═══ AANGELEVERDE TEKST

ECLI:NL:CBB:2004:AR3125
public
2015-11-16T08:00:26
2013-04-04
Raad voor de Rechtspraak
AR3125
College van Beroep voor het bedrijfsleven
2004-08-17
AWB 03/964
Eerste aanleg - meervoudig
NL
Bestuursrecht
Wet op de Accountants-administratieconsulenten
Rechtspraak.nl
http://deeplink.rechtspraak.nl/uitspraak?id=ECLI:NL:CBB:2004:AR3125
public
2013-04-04T21:27:06
2004-10-04
Raad voor de Rechtspraak
ECLI:NL:CBB:2004:AR3125 College van Beroep voor het bedrijfsleven , 17-08-2004 / AWB 03/964

Wet op de Accountants-Administratieconsulenten

Raad van tucht Amsterdam

College van Beroep voor het bedrijfsleven

No. AWB 03/964 17 augustus 2004

20110 Wet op de Accountants-Administratieconsulenten

Raad van tucht Amsterdam

Uitspraak in de zaak van:

A AA, te B, appellant van een beslissing van de raad van tucht voor registeraccountants en Accountants-Administratieconsulenten te Amsterdam (hierna: raad van tucht), gewezen op 24 juni 2003,

gemachtigde: mr. E.M. Soerjatin, advocaat te Amsterdam.

══════

#### MAAK HET VOLGENDE
1 – Herschrijf het stuk van de uitspraak dat begint bij "Uitspraak in de" en eindigt bij "advocaat te Amsterdam.", en zet daarin "vertegenwoordiger" waar "gemachtigde" staat.
2 – Vertaal deze zin uit de uitspraak in het Engels: "Uitspraak in de zaak van: A AA, te B, appellant van een beslissing van de raad van tucht voor registeraccountants en Accountants-Administratieconsulenten te Amsterdam (hierna: raad van tucht), gewezen op 24 juni 2003, gemachtigde: mr. E.M. Soerjatin, advocaat te Amsterdam."

═══ GEËXTRAHEERDE GEGEVENS

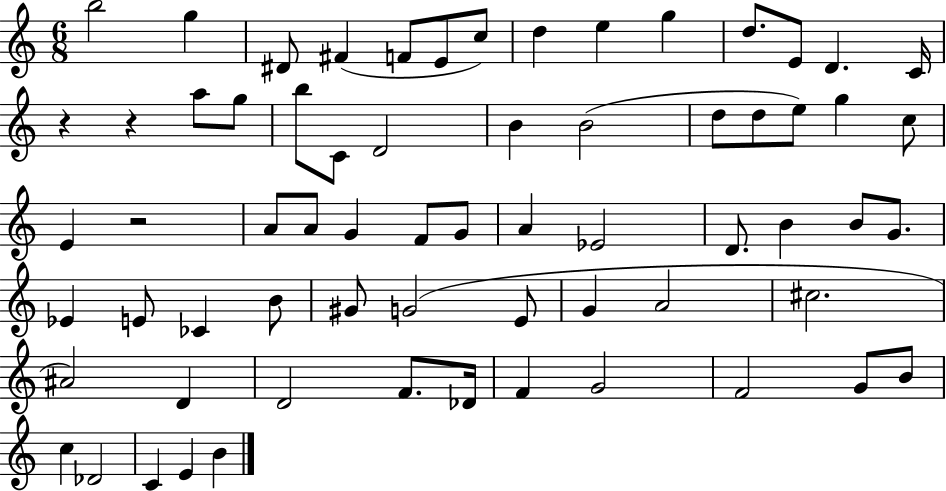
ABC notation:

X:1
T:Untitled
M:6/8
L:1/4
K:C
b2 g ^D/2 ^F F/2 E/2 c/2 d e g d/2 E/2 D C/4 z z a/2 g/2 b/2 C/2 D2 B B2 d/2 d/2 e/2 g c/2 E z2 A/2 A/2 G F/2 G/2 A _E2 D/2 B B/2 G/2 _E E/2 _C B/2 ^G/2 G2 E/2 G A2 ^c2 ^A2 D D2 F/2 _D/4 F G2 F2 G/2 B/2 c _D2 C E B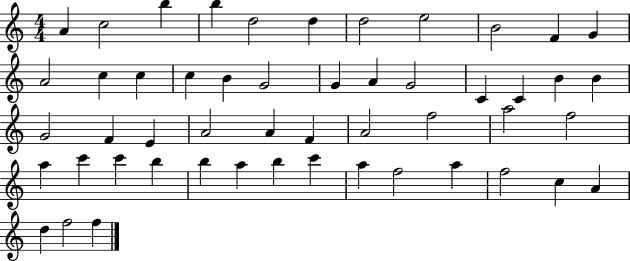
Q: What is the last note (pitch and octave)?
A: F5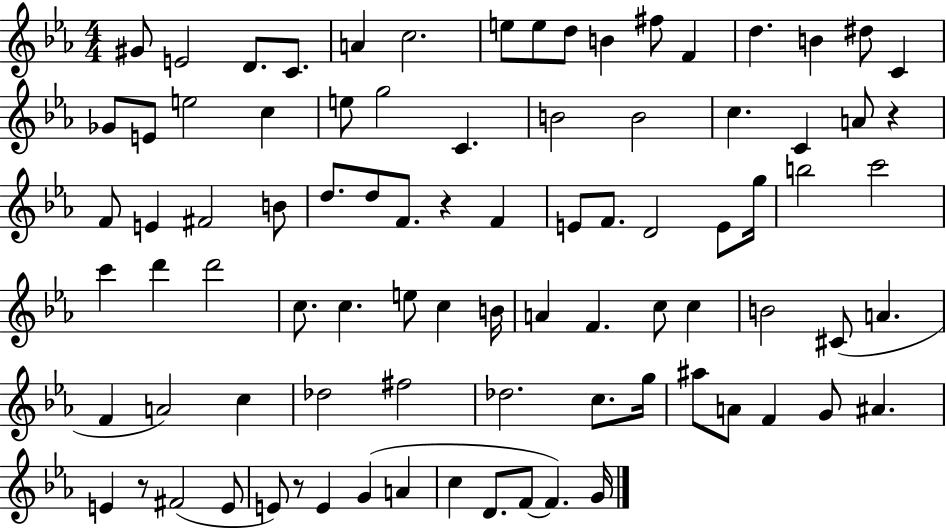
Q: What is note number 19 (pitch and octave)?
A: E5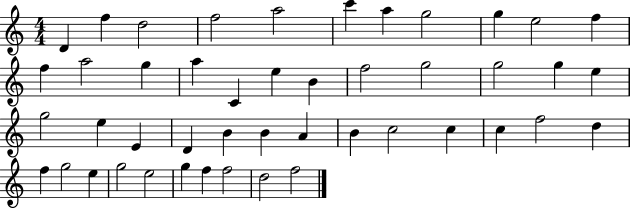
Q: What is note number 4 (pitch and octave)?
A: F5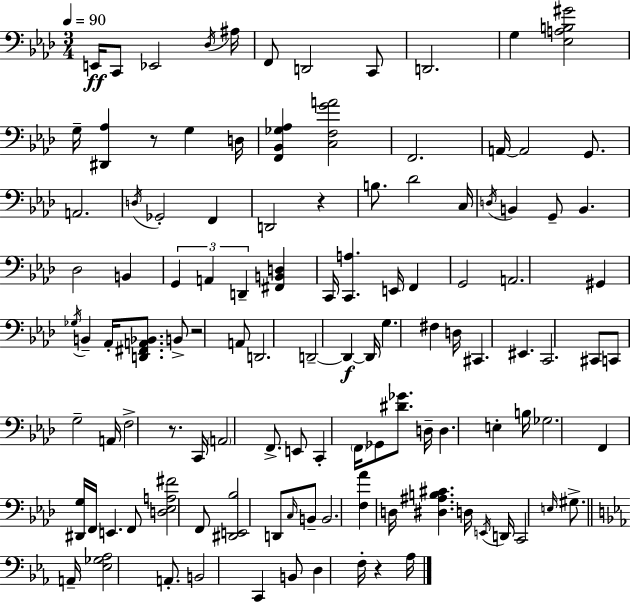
{
  \clef bass
  \numericTimeSignature
  \time 3/4
  \key aes \major
  \tempo 4 = 90
  e,16\ff c,8 ees,2 \acciaccatura { des16 } | ais16 f,8 d,2 c,8 | d,2. | g4 <ees a b gis'>2 | \break g16-- <dis, aes>4 r8 g4 | d16 <f, bes, ges aes>4 <c f g' a'>2 | f,2. | a,16~~ a,2 g,8. | \break a,2. | \acciaccatura { d16 } ges,2-. f,4 | d,2 r4 | b8. des'2 | \break c16 \acciaccatura { d16 } b,4 g,8-- b,4. | des2 b,4 | \tuplet 3/2 { g,4 a,4 d,4-- } | <fis, b, d>4 c,16 <c, a>4. | \break e,16 f,4 g,2 | a,2. | gis,4 \acciaccatura { ges16 } b,4-- | aes,16-. <d, fis, a, bes,>8. b,8-> r2 | \break a,8 d,2. | d,2--~~ | d,4~~\f d,16 g4. fis4 | d16 cis,4. eis,4. | \break c,2. | cis,8 c,8 g2-- | a,16 f2-> | r8. c,16 \parenthesize a,2 | \break f,8.-> e,8 c,4-. \parenthesize f,16 ges,8 | <dis' ges'>8. d16-- d4. e4-. | b16 ges2. | f,4 <dis, g>16 f,16 e,4. | \break f,8 <d ees a fis'>2 | f,8 <dis, e, bes>2 | d,8 \grace { c16 } b,8-- b,2. | <f aes'>4 d16 <dis ais b cis'>4. | \break d16 \acciaccatura { e,16 } d,16 c,2 | \grace { e16 } gis8.-> \bar "||" \break \key c \minor a,16-- <ees ges aes>2 a,8.-. | b,2 c,4 | b,8 d4 f16-. r4 aes16 | \bar "|."
}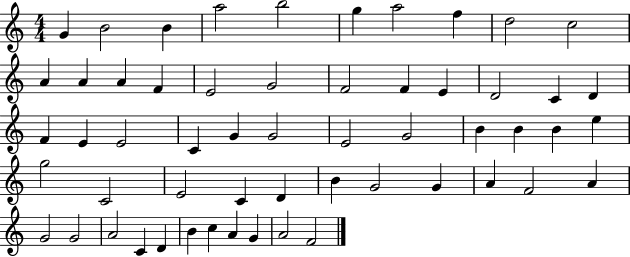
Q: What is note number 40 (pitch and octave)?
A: B4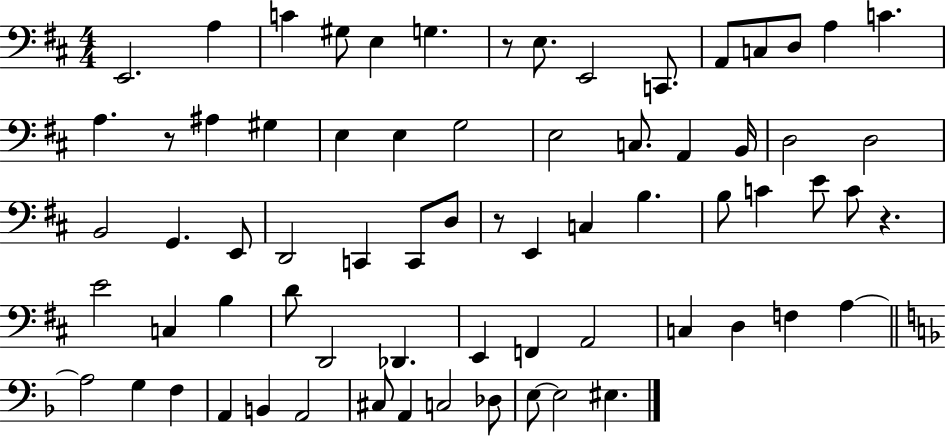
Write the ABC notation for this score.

X:1
T:Untitled
M:4/4
L:1/4
K:D
E,,2 A, C ^G,/2 E, G, z/2 E,/2 E,,2 C,,/2 A,,/2 C,/2 D,/2 A, C A, z/2 ^A, ^G, E, E, G,2 E,2 C,/2 A,, B,,/4 D,2 D,2 B,,2 G,, E,,/2 D,,2 C,, C,,/2 D,/2 z/2 E,, C, B, B,/2 C E/2 C/2 z E2 C, B, D/2 D,,2 _D,, E,, F,, A,,2 C, D, F, A, A,2 G, F, A,, B,, A,,2 ^C,/2 A,, C,2 _D,/2 E,/2 E,2 ^E,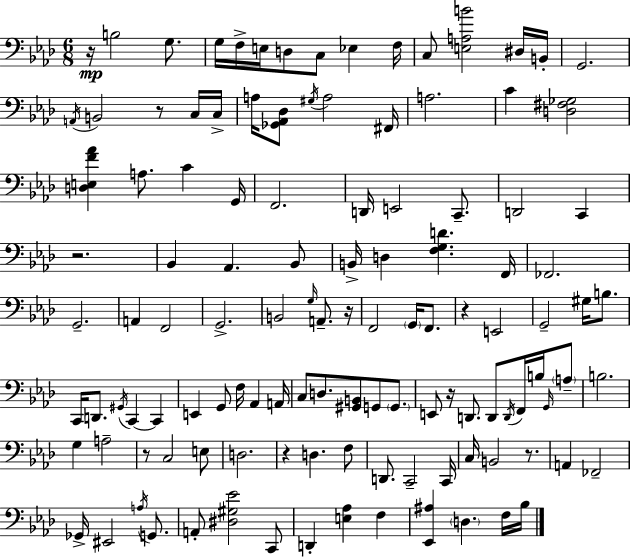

══════

#### LIJST MET OPLOSSINGEN
1 –
Uitspraak in de zaak van:

A AA, te B, appellant van een beslissing van de raad van tucht voor registeraccountants en Accountants-Administratieconsulenten te Amsterdam (hierna: raad van tucht), gewezen op 24 juni 2003,

vertegenwoordiger: mr. E.M. Soerjatin, advocaat te Amsterdam.

2 – Judgment in the case of: A AA, of B, appellant against a decision of the disciplinary board for registered accountants and Accountants-Administratieconsulenten in Amsterdam (hereinafter: disciplinary board), rendered on June 24, 2003, authorized representative: mr. E.M. Soerjatin, attorney in Amsterdam.